Introduction
This is an knowledge base of various information about the IBM DS6800 that I hope will be useful if you ever need to repair one of these disk arrays.
The intention is for this site to be updated as new information becomes apparent or outdated. Right now the site is very much in a pre-alpha state and I hope to have more of a narrative down the road, but I thought it would be fun to share the story as it develops. This site grew from an article on the mainframe.dev blog.

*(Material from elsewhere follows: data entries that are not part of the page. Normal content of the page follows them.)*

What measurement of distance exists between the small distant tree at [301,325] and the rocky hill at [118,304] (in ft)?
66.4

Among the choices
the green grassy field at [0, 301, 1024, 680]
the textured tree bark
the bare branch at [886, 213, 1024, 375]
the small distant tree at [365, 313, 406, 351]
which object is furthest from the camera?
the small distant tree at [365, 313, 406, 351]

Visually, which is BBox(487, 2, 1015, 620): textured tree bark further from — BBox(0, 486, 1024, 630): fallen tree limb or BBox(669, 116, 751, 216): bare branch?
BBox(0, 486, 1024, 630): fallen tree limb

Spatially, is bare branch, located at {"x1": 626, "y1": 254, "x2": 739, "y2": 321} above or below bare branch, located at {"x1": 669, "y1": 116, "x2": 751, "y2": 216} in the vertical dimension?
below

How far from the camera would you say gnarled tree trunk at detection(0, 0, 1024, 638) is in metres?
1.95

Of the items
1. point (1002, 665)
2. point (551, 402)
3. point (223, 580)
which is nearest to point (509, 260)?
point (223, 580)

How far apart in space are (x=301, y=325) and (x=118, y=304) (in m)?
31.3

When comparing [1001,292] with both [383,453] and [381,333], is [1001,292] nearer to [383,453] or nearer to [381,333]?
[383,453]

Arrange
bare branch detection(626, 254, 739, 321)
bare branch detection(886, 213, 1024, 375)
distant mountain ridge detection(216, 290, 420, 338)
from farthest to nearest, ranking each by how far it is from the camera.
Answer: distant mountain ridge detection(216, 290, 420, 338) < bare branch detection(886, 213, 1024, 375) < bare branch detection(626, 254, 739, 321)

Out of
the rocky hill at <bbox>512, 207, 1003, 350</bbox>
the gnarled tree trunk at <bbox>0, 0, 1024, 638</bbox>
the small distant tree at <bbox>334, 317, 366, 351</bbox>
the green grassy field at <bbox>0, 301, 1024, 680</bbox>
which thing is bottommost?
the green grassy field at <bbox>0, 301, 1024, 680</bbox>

The DS6800 controller, our patient
For what it is worth, IBM calls the controllers and various other things sea related things which can be confusing. This is the translation for them:
Word | What |
---|---|
Kona | Main Controller |
Banjo | Expansion Controller |
Shark | Unit |
Reef | Cluster of many units |
Sea | Firmware |
Arrowhead | Device FC adapter |
Bering | Host FC adapter |
This site consists of the following parts:
- Introduction & Hardware (this page)
- Administration & Operation
- ZebraPack (ZP) Processors like Rear Display Panel (RDP) and SES
- Kona Bootloader
There are also some pre-compiled tools available.
System Diagram
This is still work-in-progress but is a representation of the current understood system diagram of a controller.
System diagram of a controller
Chassis and Components
DS6800 controller breakdown
Index | Component | Subsystem | Purpose |
---|---|---|---|
1a | ?? | Arrowhead | FC Loop Engine |
1b | ?? | Arrowhead | FC Loop Engine |
2a | ?? | Bering | 2xFC PHY? |
2b | ?? | Bering | 2xFC PHY? |
3a | IBM 64P8205 | Arrowhead | IO and System RAM |
3b | ?? | Arrowhead | Device IO ASIC? |
3c | Marvell MV64361-BAY | System | System CPU |
3d | ?? | System | System PCI-X? |
4a | ?? | Arrowhead | Arrowhead PCI-X? |
4b | ?? | Bering | Bering PCI-X? |
5a | ?? | Bering | Bering ASIC? |
5b | 2x 1GB DDR | Bering | Bering HBA Memory? |
5c | Lattice LC4512V | Bering? | Unknown CPLD? |
6 | H8S/S166V | ZP | Card aux. processor |
7a | Lattice ispGDX160VA | FC | FC lane patch panel? |
7b | Emulex InSpeed SOC 422 | FC | FC switch |
8 | PLX PCI6540 | System | PCI-X system bridge |
Component Generations
There seems to be some notable differences between some generation of components - most likely 511/522. The parts seems to be compatible, but there are some notable differences that make e.g. the 45W9585 nicer. See the photos below where the 22R4876 is compared to the 45W9585 - notice the front panel which is glued onto the earlier and is prone to come off when opening it up and otherwise handling it.
Fragile front on the 22R4876
Much nicer front on the 45W9585
The controller itself has some different components and overall has a nicer look to it, so it is yet another point in the likely-a-later-generation column.
The 45W9585 controller
Expansion Controller
Expansion Controller (a.k.a. Banjo)
Notice the gap in the backplane connection.
The Kona controllers share a FC connection between them, which is most likely why the gap is present on Banjo controllers.
The processor cards must be able to communicate with each other when the server enclosure is powered on.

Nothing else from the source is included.